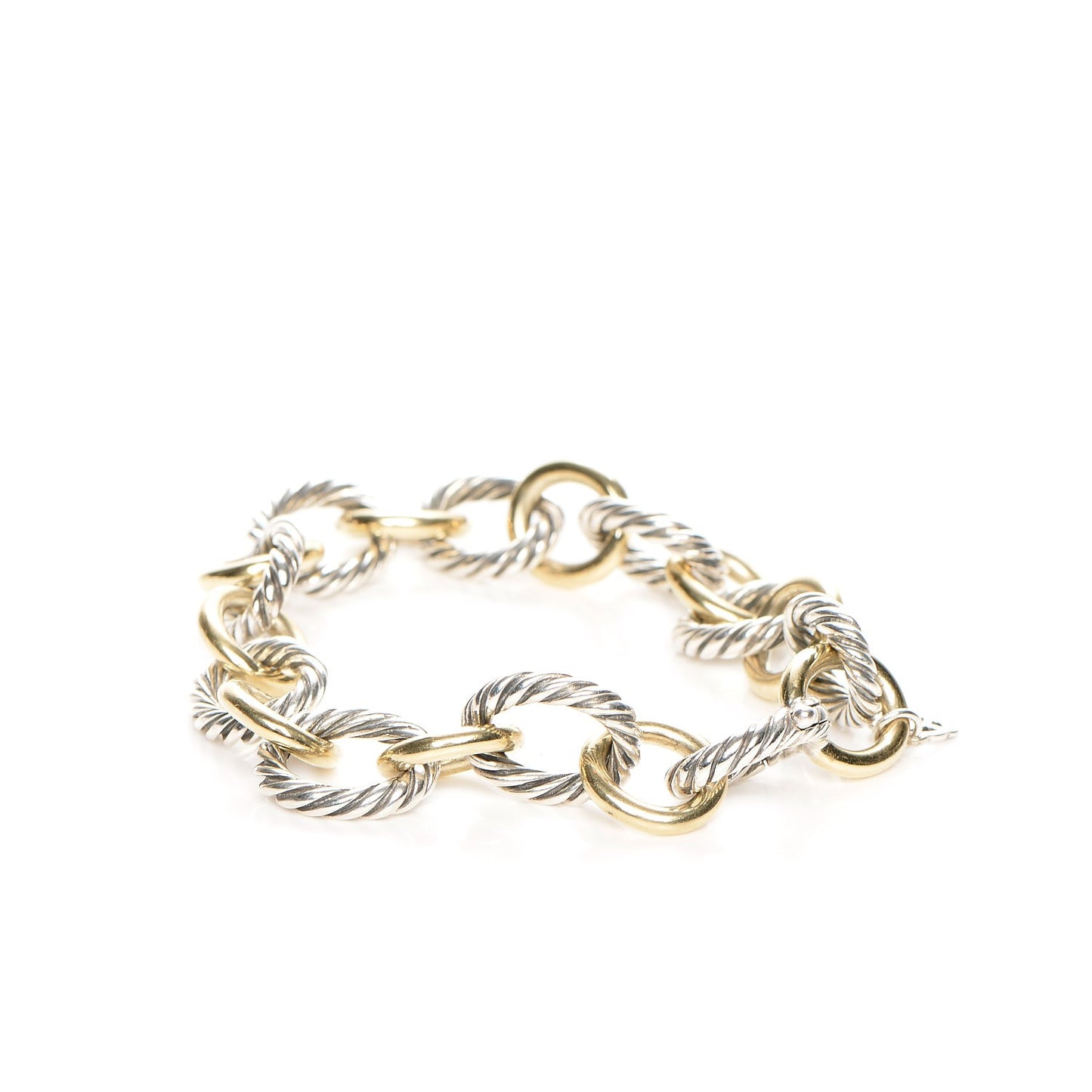 Sterling Silver 18K Yellow Gold 12mm Large Oval Link Bracelet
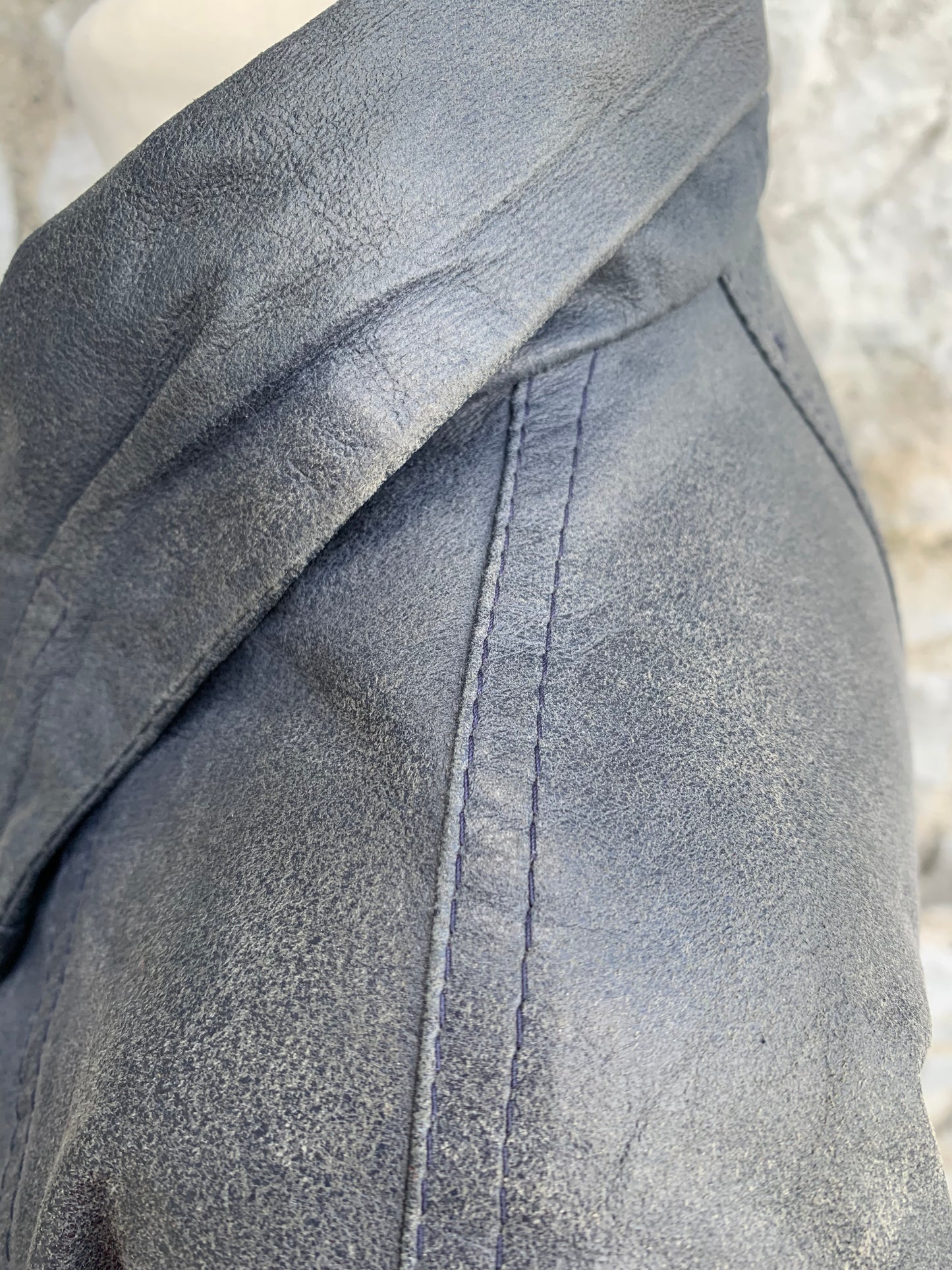 Fox&Model navy leather jacket Large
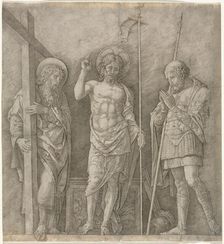 The Risen Christ between St Andrew and Longinus, early 1470s. Creator: Andrea Mantegna (Italian, 1431-1506)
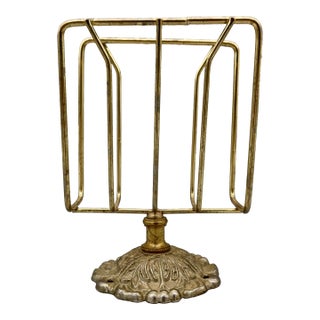 Vintage Brass Hollywood Regency Letter, Napkin Holder For Sale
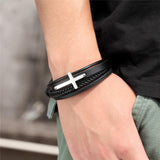 Punk Cowhide Multi-layer Charm Wristband Leather Bracelet Men Jewelry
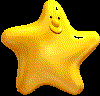 Two yellow star-shaped figures with pixelated textures face each other against a black background, one smiling and the other winking.
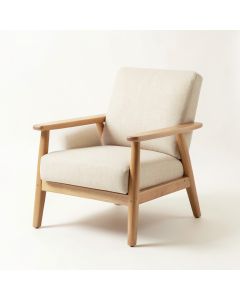 Glen Dell Upholstered Armchair - Beige (synthetic illustration; no displayed measurements)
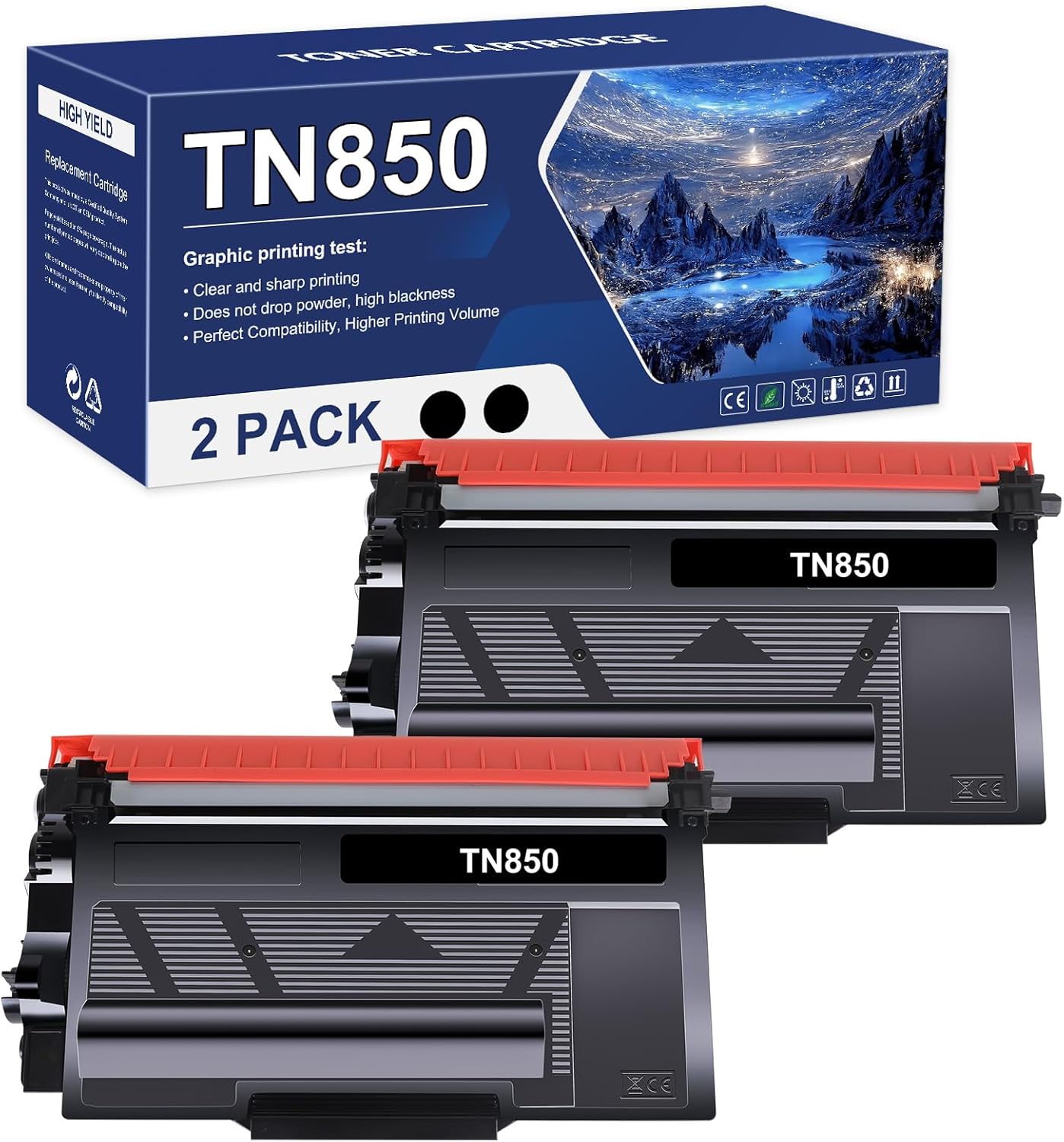 High Yield Toner Cartridge Replacement for Brother TN850 TN820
::::::::
Please write out every line of the listing above word for word, leaving out the pictures.

# WRITTEN ANSWER
 Sterling Silver 18K Yellow Gold 12mm Large Oval Link Bracelet
 Fox&Model navy leather jacket Large
 The Risen Christ between St Andrew and Longinus, early 1470s. Creator: Andrea Mantegna (Italian, 1431-1506)
 Vintage Brass Hollywood Regency Letter, Napkin Holder For Sale
 Punk Cowhide Multi-layer Charm Wristband Leather Bracelet Men Jewelry
 Two yellow star-shaped figures with pixelated textures face each other against a black background, one smiling and the other winking.
 Glen Dell Upholstered Armchair - Beige (synthetic illustration; no displayed measurements)
 High Yield Toner Cartridge Replacement for Brother TN850 TN820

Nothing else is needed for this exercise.